--- Texte à lire ---

En revenant à ses pièces de vent et en s’adressant à nouveau au jeune public après l’iconique et indémodable L’après-midi d’un foehn, Phia Ménard signe avec Nocturne (Parade) une magnifique fable (presque) sans parole sur le pouvoir de l’enfance, à même, espère-t-elle, de torpiller la dangerosité des dirigeants de notre monde par son imagination et sa ténacité.
La jauge est petite : 120 ou 140 places assises selon les configurations, sur trois rangs circulaires percés de part et d’autre par l’entrée des artistes et du public. Il n’y a pas là l’espace pour le gigantisme du décor de Maison Mère ou la dureté de celui d’Art. 13, qui avait fini par plomber le travail créatif de cette artiste majeure qu’est Phia Ménard. En 2008, elle créait coup sur coup deux de ses œuvres phares, P.P.P., une pièce d’un cycle consacré à la glace, et L’après-midi d’un foehn, première version bientôt augmentée et doublée de Vortex, fascinante pièce du vent. À chaque fois, la métamorphose intime est au cœur du sujet ; puis, Phia Ménard va développer des projets plus amples et frontalement politiques, paradoxalement moins puissants. Nocturne (Parade) semble synthétiser toutes ces approches avec une simplicité apparente qui n’a d’égale que son ingéniosité.

--- Matériel fourni ---

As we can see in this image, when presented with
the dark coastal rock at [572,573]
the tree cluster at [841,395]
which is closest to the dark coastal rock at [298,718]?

---

Exercices:
(1) Traduisez en anglais la phrase suivante du texte à lire : « La jauge est petite : 120 ou 140 places assises selon les configurations, sur trois rangs circulaires percés de part et d’autre par l’entrée des artistes et du public. »
(2) Indiquez si chacune des affirmations suivantes concorde avec le texte à lire, en répondant par oui ou par non et en citant les mots du texte qui tranchent.
(a) En 2008, Phia Ménard a créé P.P.P. et L’après-midi d’un foehn.
(b) Nocturne (Parade) se joue devant plus de 200 spectateurs assis.
(c) Les projets plus amples et politiques de Phia Ménard sont décrits comme plus puissants que ses pièces antérieures.

Corrigé:
(1) The capacity is small: 120 or 140 seats depending on the configuration, in three circular rows broken on either side by the entrance for the performers and the audience.

(2)
(a) Oui : « En 2008, elle créait coup sur coup deux de ses œuvres phares, P.P.P., une pièce d’un cycle consacré à la glace, et L’après-midi d’un foehn »
(b) Non : « 120 ou 140 places assises selon les configurations »
(c) Non : « paradoxalement moins puissants »